— begin DATA LINES —

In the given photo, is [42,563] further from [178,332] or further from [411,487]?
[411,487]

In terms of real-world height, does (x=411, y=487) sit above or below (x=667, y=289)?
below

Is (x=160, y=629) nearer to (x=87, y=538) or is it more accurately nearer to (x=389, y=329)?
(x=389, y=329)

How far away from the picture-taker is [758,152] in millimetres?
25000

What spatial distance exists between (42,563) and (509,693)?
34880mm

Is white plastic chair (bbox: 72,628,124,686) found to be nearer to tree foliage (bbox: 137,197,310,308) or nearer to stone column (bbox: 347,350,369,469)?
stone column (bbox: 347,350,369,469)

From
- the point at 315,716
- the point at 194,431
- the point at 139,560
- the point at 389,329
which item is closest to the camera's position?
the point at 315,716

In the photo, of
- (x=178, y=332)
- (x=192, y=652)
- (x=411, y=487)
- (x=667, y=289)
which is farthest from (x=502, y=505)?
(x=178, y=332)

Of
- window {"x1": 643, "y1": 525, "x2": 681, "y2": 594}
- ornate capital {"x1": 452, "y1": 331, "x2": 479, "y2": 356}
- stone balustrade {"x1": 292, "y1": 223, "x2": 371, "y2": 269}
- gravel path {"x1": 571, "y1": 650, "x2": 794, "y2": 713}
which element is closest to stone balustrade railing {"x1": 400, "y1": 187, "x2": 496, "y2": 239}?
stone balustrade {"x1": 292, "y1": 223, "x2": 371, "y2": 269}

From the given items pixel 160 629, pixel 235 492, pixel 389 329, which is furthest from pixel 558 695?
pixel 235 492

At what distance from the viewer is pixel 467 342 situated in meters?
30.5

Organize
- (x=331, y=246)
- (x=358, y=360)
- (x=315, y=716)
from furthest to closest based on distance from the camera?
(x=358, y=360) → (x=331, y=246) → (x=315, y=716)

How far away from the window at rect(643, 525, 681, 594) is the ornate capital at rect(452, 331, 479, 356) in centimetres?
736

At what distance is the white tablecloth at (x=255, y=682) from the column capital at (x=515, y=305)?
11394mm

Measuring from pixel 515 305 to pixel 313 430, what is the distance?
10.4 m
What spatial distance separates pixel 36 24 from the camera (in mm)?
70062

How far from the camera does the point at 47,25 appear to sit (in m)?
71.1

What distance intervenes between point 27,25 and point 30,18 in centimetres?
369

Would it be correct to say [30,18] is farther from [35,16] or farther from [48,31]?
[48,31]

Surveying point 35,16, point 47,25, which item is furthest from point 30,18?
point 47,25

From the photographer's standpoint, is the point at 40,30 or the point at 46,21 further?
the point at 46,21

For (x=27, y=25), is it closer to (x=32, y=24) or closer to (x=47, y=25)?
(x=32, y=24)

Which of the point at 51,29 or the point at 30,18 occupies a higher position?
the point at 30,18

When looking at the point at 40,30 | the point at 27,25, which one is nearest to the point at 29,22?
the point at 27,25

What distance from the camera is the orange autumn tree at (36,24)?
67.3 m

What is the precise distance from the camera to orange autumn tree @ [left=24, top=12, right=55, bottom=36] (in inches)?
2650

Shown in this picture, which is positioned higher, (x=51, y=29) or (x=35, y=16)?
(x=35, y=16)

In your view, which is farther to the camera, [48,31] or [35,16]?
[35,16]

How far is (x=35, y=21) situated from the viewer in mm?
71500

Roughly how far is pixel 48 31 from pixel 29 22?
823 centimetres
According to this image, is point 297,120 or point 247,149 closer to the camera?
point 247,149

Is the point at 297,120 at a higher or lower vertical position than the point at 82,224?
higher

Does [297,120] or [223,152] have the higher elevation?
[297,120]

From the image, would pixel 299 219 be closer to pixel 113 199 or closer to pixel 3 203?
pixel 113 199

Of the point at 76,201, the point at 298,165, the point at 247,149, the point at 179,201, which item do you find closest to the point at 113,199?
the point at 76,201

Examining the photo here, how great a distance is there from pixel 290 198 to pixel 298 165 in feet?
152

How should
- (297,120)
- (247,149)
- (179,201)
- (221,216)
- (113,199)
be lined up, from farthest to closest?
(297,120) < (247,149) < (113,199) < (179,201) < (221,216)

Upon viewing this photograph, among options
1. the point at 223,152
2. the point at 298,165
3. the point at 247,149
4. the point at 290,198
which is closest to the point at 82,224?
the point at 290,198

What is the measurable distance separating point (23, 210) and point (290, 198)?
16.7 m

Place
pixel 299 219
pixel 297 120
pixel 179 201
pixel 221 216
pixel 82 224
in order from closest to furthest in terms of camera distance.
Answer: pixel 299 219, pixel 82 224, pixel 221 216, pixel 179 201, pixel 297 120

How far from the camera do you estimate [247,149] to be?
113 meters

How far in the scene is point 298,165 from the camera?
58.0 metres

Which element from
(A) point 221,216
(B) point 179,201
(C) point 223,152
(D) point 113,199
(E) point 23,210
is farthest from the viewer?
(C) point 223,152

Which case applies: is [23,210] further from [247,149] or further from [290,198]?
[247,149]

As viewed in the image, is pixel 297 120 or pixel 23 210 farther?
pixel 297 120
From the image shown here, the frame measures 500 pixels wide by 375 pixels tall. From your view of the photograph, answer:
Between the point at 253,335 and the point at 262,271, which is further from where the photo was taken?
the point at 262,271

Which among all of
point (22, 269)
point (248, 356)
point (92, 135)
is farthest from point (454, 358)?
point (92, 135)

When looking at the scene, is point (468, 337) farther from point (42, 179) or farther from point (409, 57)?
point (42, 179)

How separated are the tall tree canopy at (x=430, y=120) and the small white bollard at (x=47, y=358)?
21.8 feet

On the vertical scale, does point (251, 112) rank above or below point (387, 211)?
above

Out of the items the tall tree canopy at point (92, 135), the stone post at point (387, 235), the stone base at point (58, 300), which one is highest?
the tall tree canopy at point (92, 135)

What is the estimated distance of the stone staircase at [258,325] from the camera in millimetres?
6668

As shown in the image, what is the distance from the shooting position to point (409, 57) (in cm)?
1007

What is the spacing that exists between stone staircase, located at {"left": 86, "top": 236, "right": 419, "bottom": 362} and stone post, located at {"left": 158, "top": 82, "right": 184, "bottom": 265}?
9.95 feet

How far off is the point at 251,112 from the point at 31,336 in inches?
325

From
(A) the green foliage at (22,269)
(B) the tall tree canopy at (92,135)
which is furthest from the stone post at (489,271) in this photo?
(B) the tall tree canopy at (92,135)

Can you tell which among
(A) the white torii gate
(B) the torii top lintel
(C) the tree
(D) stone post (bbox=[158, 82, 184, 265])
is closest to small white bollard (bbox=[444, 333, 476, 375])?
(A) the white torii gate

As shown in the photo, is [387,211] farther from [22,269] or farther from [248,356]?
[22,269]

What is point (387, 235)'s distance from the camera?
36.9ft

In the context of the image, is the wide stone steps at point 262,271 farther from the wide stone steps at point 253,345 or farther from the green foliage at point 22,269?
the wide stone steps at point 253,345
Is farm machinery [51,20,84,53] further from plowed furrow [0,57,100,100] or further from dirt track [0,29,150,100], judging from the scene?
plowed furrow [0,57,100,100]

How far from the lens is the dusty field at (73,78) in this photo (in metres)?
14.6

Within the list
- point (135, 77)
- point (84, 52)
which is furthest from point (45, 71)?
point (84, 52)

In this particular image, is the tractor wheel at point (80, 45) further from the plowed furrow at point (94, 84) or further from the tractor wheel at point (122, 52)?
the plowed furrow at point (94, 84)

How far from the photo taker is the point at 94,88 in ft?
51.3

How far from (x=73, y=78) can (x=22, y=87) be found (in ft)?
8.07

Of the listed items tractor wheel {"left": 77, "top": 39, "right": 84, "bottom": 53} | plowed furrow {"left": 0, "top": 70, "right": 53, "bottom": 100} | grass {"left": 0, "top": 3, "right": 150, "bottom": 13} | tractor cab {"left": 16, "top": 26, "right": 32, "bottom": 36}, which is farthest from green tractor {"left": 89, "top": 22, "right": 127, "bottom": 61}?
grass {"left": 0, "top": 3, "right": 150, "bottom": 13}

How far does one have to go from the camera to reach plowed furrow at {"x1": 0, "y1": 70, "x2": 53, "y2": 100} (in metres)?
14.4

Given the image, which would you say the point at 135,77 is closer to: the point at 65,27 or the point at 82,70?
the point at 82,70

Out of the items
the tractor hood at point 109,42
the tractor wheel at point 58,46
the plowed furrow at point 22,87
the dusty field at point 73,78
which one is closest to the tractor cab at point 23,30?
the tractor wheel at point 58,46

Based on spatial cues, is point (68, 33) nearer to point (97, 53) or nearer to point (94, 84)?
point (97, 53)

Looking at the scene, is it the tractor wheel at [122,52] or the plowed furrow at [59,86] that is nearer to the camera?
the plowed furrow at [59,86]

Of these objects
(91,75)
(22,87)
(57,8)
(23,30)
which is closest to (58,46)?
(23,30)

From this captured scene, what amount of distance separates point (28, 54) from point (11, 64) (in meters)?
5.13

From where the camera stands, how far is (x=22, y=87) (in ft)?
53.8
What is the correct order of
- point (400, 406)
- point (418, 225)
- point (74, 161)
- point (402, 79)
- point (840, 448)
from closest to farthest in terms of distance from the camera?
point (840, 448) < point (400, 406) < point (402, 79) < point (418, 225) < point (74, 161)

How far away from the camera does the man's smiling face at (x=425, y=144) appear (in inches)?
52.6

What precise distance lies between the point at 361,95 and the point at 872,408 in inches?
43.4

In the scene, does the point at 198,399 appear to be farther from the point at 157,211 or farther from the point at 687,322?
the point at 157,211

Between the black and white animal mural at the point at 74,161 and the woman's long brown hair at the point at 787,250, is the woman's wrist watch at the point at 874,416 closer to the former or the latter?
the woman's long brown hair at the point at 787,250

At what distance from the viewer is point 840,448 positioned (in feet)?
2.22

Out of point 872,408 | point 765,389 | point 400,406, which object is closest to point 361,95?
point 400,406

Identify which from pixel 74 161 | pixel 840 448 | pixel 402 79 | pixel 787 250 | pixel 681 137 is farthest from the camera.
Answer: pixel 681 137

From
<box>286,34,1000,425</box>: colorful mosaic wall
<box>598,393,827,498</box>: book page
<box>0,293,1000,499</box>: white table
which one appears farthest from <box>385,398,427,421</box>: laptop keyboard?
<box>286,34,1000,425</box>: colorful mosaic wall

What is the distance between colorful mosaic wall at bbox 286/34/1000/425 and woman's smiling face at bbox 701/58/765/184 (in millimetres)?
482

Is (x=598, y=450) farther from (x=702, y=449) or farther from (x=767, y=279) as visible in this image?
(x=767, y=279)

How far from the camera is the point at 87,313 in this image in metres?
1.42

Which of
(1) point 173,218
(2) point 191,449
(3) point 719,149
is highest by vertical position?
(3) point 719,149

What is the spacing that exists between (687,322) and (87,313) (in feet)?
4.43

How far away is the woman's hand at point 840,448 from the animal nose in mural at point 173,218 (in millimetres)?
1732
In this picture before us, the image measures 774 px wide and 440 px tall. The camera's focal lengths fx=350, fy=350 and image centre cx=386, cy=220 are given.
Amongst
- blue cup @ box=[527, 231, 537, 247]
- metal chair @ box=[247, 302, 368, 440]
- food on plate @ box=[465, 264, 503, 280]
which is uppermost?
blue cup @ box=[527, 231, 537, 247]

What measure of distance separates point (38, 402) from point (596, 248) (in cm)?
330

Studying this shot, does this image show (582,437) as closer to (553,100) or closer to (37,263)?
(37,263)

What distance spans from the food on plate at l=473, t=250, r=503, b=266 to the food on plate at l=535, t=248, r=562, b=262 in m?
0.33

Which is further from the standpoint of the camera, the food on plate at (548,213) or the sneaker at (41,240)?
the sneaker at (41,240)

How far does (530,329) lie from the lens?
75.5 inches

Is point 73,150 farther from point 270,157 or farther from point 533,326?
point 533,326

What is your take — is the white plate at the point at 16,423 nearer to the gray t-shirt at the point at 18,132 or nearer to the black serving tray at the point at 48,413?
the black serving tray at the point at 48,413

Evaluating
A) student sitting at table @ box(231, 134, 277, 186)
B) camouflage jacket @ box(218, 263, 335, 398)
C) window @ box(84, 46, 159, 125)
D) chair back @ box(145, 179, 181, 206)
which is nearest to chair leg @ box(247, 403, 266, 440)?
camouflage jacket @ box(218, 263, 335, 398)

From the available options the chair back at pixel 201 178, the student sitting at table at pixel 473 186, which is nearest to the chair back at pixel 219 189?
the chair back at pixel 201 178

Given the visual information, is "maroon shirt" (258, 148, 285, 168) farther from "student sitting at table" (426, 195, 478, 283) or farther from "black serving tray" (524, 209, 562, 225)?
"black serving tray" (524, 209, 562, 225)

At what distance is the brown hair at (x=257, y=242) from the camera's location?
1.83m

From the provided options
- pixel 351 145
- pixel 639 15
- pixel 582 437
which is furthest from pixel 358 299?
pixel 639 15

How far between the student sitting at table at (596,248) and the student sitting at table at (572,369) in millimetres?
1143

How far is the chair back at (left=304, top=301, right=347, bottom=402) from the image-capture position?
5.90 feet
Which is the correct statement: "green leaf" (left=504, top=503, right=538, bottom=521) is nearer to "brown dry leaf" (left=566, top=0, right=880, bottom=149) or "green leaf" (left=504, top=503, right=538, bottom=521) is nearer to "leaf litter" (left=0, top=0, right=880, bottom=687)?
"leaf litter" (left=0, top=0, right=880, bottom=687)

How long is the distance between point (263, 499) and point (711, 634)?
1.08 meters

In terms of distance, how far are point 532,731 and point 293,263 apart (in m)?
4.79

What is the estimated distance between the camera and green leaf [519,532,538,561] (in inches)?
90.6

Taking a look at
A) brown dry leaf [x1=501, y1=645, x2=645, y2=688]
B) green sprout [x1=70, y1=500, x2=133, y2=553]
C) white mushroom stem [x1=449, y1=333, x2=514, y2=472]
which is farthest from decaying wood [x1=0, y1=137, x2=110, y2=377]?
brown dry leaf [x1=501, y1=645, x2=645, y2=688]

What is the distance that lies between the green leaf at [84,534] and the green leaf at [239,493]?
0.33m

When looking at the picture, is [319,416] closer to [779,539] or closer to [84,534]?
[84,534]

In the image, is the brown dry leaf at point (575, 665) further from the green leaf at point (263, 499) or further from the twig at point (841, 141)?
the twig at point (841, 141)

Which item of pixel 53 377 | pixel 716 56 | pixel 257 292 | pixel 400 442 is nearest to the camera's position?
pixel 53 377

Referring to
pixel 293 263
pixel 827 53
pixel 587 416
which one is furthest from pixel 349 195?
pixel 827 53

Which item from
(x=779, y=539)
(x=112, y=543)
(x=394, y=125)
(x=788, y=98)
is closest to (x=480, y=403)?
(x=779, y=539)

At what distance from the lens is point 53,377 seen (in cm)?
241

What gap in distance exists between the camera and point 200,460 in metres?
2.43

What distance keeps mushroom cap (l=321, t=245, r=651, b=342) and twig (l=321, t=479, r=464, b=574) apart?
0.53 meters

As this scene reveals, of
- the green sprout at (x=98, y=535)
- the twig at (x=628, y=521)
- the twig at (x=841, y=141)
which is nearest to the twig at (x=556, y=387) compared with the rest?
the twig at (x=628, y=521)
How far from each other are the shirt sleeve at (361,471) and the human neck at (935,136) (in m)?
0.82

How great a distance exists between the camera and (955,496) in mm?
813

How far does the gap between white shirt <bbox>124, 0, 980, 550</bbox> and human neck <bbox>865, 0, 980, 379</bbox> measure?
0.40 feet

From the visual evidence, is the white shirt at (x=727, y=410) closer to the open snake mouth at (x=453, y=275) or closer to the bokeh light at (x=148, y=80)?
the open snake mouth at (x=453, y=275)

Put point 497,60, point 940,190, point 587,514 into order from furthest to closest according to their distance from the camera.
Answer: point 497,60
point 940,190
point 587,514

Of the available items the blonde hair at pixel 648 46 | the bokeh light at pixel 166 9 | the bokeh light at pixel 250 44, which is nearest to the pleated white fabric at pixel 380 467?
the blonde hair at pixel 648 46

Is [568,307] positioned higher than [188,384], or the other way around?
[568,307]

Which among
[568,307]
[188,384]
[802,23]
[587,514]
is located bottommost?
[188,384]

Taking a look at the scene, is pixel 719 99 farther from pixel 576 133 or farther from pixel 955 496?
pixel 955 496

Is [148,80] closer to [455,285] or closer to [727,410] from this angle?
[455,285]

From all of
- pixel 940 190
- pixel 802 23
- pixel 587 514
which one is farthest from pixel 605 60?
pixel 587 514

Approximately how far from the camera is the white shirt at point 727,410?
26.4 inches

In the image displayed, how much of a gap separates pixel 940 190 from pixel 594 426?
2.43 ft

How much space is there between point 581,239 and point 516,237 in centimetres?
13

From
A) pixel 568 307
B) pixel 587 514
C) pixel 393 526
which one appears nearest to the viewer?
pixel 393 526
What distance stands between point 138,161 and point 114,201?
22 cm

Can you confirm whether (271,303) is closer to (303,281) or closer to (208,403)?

— end DATA LINES —

Quote exactly the line containing "Put point 497,60, point" and every later line through the end of the listing, and no other lines.

Put point 497,60, point 940,190, point 587,514 into order from furthest to closest according to their distance from the camera.
Answer: point 497,60
point 940,190
point 587,514

Of the available items the blonde hair at pixel 648 46 | the bokeh light at pixel 166 9 | the bokeh light at pixel 250 44, which is nearest to the pleated white fabric at pixel 380 467?
the blonde hair at pixel 648 46

Is [568,307] positioned higher than [188,384], or the other way around?
[568,307]

Which among
[568,307]
[188,384]
[802,23]
[587,514]
is located bottommost?
[188,384]

Taking a look at the scene, is pixel 719 99 farther from pixel 576 133 or farther from pixel 955 496?
pixel 955 496

Is [148,80] closer to [455,285] or closer to [727,410] from this angle?
[455,285]

From all of
- pixel 940 190
- pixel 802 23
- pixel 587 514
which one is farthest from pixel 605 60?
pixel 587 514

Approximately how far from the camera is the white shirt at point 727,410?
26.4 inches

In the image displayed, how much of a gap separates pixel 940 190 from pixel 594 426?
2.43 ft

How much space is there between point 581,239 and point 516,237 in centimetres?
13

From
A) pixel 568 307
B) pixel 587 514
C) pixel 393 526
which one appears nearest to the viewer?
pixel 393 526
What distance stands between point 138,161 and point 114,201?
22 cm

Can you confirm whether (271,303) is closer to (303,281) or closer to (208,403)?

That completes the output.